» **TO BE DONE**: Write out again every line of the listing, starting with the line that contains "Considering the photo" and going on through the end of the listing. Multiply each distance in the answers by 2.05 and round it to the same number of decimal places it had, with halves rounding up.

Data extracted from a collection
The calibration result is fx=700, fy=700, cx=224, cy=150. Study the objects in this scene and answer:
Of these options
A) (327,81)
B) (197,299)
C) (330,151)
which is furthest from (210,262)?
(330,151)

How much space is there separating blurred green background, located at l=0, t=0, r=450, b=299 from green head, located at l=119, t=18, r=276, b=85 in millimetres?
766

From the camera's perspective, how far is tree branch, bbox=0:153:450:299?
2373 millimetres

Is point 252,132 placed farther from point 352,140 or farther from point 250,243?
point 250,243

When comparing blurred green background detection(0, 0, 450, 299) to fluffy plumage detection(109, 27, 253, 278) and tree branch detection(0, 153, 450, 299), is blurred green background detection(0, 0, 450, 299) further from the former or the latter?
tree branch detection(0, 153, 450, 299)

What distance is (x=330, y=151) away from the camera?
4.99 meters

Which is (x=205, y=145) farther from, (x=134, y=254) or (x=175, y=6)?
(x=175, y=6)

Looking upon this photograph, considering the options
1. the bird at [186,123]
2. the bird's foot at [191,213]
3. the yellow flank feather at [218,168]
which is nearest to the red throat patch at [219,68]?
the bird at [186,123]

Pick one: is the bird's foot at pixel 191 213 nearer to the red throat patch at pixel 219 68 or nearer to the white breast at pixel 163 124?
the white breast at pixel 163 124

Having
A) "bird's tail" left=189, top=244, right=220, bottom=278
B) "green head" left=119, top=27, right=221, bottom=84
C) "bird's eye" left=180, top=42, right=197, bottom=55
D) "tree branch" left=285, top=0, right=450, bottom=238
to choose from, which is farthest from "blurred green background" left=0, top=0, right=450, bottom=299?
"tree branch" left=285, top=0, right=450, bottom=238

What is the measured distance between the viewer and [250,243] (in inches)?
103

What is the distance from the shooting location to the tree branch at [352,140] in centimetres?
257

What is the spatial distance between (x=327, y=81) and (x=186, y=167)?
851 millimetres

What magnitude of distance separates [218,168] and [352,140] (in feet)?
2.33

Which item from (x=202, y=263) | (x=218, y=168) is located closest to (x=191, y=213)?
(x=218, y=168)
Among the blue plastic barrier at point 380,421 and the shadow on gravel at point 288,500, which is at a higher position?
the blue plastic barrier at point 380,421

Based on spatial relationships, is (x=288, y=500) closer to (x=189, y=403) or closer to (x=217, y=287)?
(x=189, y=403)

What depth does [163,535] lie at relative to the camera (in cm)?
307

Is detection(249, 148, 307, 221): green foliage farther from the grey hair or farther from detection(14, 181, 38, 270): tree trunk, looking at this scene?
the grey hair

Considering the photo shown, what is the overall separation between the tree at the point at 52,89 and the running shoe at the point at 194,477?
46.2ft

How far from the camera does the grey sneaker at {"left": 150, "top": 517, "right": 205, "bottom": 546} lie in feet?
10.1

» **SOLUTION FOR THIS TASK**:
Considering the photo shown, what is the overall separation between the tree at the point at 52,89 and the running shoe at the point at 194,477?
94.7ft

How far from the camera does the grey sneaker at {"left": 150, "top": 517, "right": 205, "bottom": 546} lie in feet?
20.7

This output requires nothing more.